# Exercise brief
Begin at the line that contains "located in ft?" and repeat every line from there to the end of the records below, inclusive, without adding any other line.

# Provided information
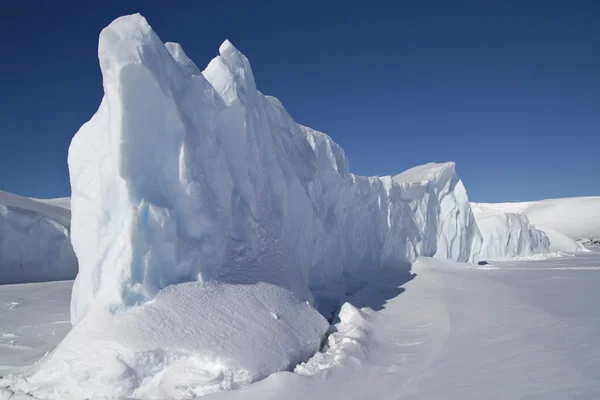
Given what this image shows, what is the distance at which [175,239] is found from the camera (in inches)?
202

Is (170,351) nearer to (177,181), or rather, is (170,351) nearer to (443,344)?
(177,181)

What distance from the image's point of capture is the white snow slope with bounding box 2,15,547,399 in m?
4.05

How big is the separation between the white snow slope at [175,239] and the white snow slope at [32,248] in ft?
30.1

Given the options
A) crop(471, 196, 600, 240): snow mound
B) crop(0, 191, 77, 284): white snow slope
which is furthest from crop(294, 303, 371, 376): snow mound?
crop(471, 196, 600, 240): snow mound

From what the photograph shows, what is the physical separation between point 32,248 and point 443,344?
13.3m

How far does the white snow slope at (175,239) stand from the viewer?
4.05 metres

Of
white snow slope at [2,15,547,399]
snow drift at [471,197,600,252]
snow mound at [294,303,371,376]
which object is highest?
snow drift at [471,197,600,252]

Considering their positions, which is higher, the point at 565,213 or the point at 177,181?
the point at 565,213

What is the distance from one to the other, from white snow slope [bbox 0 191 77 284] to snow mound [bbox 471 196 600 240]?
4037 cm

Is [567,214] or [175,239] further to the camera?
[567,214]

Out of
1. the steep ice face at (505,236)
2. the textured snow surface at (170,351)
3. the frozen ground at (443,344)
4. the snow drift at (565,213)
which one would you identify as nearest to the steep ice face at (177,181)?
the textured snow surface at (170,351)

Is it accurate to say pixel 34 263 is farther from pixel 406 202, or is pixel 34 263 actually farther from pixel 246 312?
pixel 406 202

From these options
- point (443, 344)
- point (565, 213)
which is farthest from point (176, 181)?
point (565, 213)

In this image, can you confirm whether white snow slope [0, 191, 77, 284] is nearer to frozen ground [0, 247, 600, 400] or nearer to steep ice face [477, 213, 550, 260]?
frozen ground [0, 247, 600, 400]
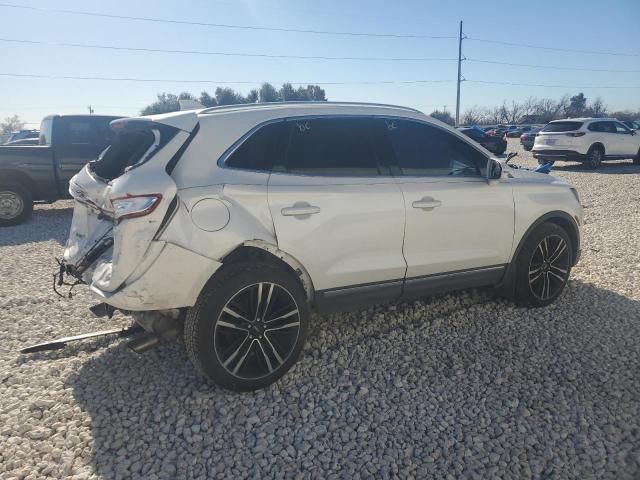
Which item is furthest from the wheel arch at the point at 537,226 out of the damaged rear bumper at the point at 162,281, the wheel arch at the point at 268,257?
the damaged rear bumper at the point at 162,281

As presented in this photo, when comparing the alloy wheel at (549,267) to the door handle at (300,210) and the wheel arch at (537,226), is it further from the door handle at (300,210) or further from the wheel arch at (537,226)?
the door handle at (300,210)

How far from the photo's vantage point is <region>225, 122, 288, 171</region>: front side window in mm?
2998

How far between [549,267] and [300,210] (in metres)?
2.67

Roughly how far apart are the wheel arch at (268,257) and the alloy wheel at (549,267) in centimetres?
230

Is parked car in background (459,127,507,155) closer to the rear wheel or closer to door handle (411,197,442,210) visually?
the rear wheel

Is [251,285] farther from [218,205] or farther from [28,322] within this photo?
[28,322]

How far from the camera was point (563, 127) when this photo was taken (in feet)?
54.5

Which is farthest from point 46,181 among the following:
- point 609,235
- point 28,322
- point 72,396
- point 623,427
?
point 609,235

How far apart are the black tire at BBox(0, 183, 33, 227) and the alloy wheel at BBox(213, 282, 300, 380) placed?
288 inches

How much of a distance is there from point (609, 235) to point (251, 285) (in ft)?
21.6

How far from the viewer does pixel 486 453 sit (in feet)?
8.09

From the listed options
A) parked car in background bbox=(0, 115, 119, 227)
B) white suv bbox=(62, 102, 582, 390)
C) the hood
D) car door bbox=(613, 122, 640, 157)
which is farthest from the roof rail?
car door bbox=(613, 122, 640, 157)

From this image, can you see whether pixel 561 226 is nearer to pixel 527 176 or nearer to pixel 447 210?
pixel 527 176

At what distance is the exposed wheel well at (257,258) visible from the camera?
293 centimetres
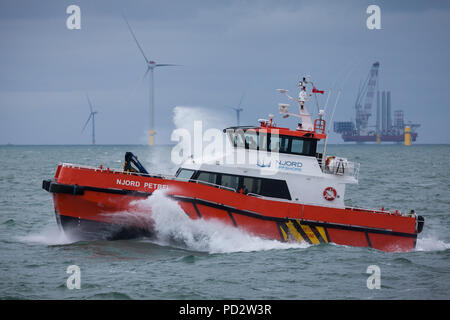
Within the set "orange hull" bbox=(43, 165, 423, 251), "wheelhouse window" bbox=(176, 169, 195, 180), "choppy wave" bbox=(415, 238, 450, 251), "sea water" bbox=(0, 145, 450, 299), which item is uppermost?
"wheelhouse window" bbox=(176, 169, 195, 180)

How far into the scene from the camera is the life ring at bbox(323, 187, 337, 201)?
52.6 ft

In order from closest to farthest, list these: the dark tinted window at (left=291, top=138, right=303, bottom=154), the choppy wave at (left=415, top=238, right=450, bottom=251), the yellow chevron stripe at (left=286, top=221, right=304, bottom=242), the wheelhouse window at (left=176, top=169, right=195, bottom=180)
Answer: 1. the yellow chevron stripe at (left=286, top=221, right=304, bottom=242)
2. the wheelhouse window at (left=176, top=169, right=195, bottom=180)
3. the dark tinted window at (left=291, top=138, right=303, bottom=154)
4. the choppy wave at (left=415, top=238, right=450, bottom=251)

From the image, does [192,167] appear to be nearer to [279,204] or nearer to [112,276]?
[279,204]

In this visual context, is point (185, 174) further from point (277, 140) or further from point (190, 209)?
point (277, 140)

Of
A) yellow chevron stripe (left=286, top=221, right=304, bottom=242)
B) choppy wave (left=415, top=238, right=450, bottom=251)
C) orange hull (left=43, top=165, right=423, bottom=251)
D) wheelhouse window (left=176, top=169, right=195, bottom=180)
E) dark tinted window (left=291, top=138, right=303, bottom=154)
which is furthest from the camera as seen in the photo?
choppy wave (left=415, top=238, right=450, bottom=251)

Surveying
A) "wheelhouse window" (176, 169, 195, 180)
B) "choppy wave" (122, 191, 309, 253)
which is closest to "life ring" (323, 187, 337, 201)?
"choppy wave" (122, 191, 309, 253)

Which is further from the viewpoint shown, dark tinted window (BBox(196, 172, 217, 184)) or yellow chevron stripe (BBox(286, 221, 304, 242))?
dark tinted window (BBox(196, 172, 217, 184))

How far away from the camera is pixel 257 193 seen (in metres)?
15.7

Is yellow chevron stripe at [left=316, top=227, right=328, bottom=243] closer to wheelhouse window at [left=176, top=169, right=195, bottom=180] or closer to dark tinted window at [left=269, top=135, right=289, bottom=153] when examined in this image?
dark tinted window at [left=269, top=135, right=289, bottom=153]

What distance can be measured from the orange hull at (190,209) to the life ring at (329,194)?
1.90 feet

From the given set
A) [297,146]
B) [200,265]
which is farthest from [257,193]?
[200,265]

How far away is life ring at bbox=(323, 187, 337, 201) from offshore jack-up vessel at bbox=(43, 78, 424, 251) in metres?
0.03
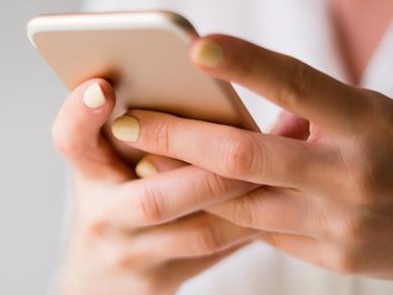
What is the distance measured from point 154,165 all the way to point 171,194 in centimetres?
3

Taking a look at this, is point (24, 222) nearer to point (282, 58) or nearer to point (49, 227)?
point (49, 227)

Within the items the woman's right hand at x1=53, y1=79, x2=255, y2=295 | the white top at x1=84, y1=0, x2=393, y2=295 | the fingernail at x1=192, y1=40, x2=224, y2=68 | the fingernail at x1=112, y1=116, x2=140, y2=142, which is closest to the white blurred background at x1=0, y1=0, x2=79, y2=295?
the white top at x1=84, y1=0, x2=393, y2=295

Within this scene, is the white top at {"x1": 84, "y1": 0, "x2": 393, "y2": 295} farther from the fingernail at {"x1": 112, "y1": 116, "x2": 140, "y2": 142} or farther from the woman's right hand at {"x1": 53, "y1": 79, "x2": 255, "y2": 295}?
the fingernail at {"x1": 112, "y1": 116, "x2": 140, "y2": 142}

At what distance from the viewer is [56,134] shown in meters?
0.47

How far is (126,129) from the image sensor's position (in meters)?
0.43

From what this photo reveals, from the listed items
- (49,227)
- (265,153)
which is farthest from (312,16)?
(49,227)

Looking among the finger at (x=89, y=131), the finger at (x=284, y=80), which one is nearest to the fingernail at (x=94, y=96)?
the finger at (x=89, y=131)

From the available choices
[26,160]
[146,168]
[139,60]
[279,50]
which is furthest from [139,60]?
[26,160]

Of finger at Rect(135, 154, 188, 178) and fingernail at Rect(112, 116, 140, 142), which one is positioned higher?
fingernail at Rect(112, 116, 140, 142)

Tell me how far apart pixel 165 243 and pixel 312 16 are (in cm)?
32

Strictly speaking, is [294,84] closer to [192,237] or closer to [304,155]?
[304,155]

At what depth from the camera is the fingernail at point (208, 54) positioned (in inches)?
12.5

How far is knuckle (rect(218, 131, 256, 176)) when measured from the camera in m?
0.38

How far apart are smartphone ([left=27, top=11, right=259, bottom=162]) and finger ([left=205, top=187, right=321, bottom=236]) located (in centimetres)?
5
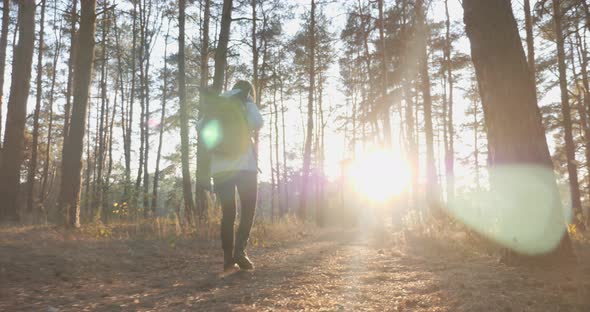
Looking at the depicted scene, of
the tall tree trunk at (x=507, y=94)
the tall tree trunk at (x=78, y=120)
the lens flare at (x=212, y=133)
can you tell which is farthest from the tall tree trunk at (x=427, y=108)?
the lens flare at (x=212, y=133)

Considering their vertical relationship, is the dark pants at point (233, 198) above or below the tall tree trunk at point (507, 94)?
below

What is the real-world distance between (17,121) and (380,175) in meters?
20.5

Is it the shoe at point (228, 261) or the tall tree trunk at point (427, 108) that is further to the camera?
the tall tree trunk at point (427, 108)

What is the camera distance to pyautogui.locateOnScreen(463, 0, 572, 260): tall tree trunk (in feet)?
11.5

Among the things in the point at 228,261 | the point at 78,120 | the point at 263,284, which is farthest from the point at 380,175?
the point at 263,284

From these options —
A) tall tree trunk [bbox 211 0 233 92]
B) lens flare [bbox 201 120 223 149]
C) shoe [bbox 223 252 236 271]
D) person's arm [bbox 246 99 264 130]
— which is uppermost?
tall tree trunk [bbox 211 0 233 92]

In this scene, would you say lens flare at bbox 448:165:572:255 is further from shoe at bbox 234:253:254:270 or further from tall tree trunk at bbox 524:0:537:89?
tall tree trunk at bbox 524:0:537:89

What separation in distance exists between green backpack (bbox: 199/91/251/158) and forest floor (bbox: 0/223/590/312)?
1204 millimetres

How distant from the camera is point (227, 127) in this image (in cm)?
355

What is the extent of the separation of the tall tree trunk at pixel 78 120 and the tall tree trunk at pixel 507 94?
6760 mm

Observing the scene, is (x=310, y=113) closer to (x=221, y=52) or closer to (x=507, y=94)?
(x=221, y=52)

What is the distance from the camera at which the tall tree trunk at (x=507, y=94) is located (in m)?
3.51

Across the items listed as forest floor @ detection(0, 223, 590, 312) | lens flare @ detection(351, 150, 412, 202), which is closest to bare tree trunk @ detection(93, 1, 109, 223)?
forest floor @ detection(0, 223, 590, 312)

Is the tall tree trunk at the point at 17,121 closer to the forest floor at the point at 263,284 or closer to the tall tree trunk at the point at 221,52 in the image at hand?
the tall tree trunk at the point at 221,52
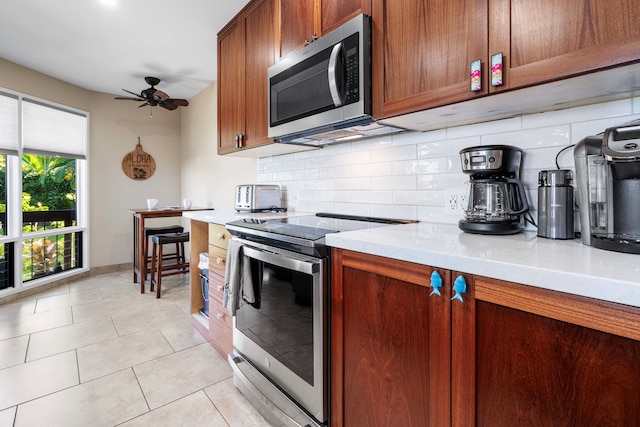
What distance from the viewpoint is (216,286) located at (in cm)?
217

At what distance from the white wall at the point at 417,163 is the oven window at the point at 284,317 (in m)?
0.69

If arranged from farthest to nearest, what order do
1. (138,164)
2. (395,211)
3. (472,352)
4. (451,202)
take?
(138,164)
(395,211)
(451,202)
(472,352)

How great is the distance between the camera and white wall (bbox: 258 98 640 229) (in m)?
1.14

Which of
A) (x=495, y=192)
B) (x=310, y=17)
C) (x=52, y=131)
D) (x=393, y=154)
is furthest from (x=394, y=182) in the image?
(x=52, y=131)

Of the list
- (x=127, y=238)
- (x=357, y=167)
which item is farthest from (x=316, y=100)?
(x=127, y=238)

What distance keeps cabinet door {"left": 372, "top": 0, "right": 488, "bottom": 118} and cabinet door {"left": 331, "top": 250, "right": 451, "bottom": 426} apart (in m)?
0.66

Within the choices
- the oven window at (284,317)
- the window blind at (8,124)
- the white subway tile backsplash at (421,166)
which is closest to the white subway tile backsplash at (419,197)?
the white subway tile backsplash at (421,166)

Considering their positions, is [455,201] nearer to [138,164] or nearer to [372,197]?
[372,197]

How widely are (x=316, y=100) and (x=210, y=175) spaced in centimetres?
291

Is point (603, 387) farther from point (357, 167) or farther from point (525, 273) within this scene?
point (357, 167)

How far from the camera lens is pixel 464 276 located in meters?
0.81

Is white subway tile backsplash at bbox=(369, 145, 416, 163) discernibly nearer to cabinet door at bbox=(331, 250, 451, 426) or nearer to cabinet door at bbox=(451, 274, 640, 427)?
cabinet door at bbox=(331, 250, 451, 426)

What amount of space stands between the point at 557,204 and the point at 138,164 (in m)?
5.10

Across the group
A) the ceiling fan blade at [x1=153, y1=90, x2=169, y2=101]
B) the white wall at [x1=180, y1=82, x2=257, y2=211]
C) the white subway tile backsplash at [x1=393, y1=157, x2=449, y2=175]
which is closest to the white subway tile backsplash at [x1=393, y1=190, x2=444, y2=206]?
the white subway tile backsplash at [x1=393, y1=157, x2=449, y2=175]
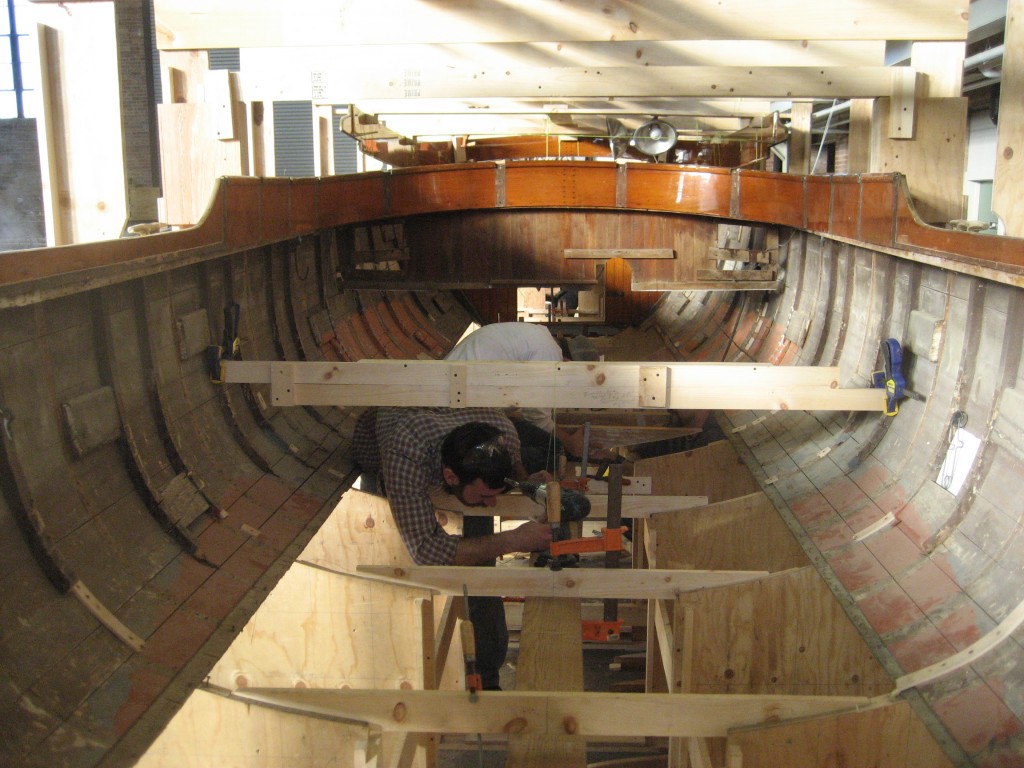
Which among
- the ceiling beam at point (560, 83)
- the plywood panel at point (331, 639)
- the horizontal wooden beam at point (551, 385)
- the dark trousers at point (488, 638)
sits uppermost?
the ceiling beam at point (560, 83)

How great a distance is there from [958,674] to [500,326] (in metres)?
2.92

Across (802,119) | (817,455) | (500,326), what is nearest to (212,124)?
(500,326)

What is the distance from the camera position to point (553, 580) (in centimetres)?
348

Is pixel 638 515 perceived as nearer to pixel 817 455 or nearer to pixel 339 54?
pixel 817 455

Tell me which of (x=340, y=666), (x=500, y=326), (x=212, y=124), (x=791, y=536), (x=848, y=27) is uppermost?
(x=848, y=27)

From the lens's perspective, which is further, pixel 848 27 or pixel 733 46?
pixel 733 46

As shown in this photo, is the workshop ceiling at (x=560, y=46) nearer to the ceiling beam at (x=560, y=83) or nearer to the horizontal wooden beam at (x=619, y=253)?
the ceiling beam at (x=560, y=83)

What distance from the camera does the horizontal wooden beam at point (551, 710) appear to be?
2.58 meters

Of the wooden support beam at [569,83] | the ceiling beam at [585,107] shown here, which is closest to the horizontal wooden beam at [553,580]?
the wooden support beam at [569,83]

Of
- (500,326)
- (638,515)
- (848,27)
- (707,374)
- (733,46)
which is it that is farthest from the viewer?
(733,46)

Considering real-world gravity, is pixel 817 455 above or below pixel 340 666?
above

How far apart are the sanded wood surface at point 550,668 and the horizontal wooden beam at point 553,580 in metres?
0.07

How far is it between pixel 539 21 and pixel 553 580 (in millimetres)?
2659

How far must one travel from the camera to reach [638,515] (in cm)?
413
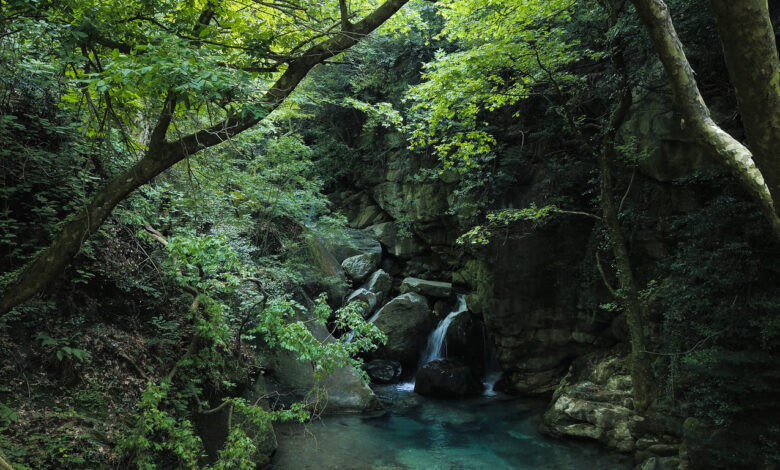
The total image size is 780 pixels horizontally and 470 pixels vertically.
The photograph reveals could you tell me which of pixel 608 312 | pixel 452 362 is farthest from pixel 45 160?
pixel 608 312

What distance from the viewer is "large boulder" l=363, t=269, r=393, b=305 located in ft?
47.3

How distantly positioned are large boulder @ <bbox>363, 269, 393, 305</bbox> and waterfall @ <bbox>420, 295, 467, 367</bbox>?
2.26 meters

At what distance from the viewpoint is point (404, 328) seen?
12.8 m

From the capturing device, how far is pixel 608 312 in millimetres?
9891

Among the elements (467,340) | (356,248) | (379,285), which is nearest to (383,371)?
(467,340)

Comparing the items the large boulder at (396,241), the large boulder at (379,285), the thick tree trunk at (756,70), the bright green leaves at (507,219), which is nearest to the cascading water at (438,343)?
the large boulder at (379,285)

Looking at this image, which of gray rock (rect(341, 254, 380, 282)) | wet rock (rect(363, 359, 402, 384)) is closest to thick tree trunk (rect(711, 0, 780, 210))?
wet rock (rect(363, 359, 402, 384))

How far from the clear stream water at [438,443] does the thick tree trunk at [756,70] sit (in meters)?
6.73

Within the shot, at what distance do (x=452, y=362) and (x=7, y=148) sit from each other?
10.1 meters

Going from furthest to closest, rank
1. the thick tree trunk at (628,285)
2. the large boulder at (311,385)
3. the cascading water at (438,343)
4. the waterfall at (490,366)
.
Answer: the cascading water at (438,343) → the waterfall at (490,366) → the large boulder at (311,385) → the thick tree trunk at (628,285)

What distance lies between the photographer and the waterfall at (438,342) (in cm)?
1256

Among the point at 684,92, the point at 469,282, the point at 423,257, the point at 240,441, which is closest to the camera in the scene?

# Exercise output
What distance from the viewer is "large boulder" l=363, t=269, r=393, b=305 located in ft?
47.3

How distantly positioned are large boulder @ <bbox>363, 269, 393, 305</bbox> and waterfall @ <bbox>420, 295, 467, 367</bbox>?
2.26 meters

At what distance from the viewpoint is point (404, 328) seen?
12.8 m

From the capturing device, how far is pixel 608 312 in millimetres?
9891

Among the elements (467,340) | (356,248) | (379,285), which is nearest to (383,371)?
(467,340)

Comparing the items the large boulder at (396,241), the large boulder at (379,285), the thick tree trunk at (756,70), the bright green leaves at (507,219), which is nearest to the cascading water at (438,343)?
the large boulder at (379,285)

Looking at this image, which of gray rock (rect(341, 254, 380, 282)) | wet rock (rect(363, 359, 402, 384)) is closest to thick tree trunk (rect(711, 0, 780, 210))?
wet rock (rect(363, 359, 402, 384))

How far from the clear stream water at [438,443] does the thick tree trunk at [756,70] sit (in meters)?
6.73

Within the shot, at what distance do (x=452, y=362) and (x=7, y=148) sit from each other?
10.1 meters

Going from furthest to closest, rank
1. the thick tree trunk at (628,285)
2. the large boulder at (311,385)
3. the cascading water at (438,343)
4. the waterfall at (490,366)
.
Answer: the cascading water at (438,343) → the waterfall at (490,366) → the large boulder at (311,385) → the thick tree trunk at (628,285)

What distance lies between the photographer and the waterfall at (438,342) (in cm)?
1256

Among the point at 684,92, the point at 469,282, the point at 423,257, the point at 240,441, which is closest to the camera in the scene?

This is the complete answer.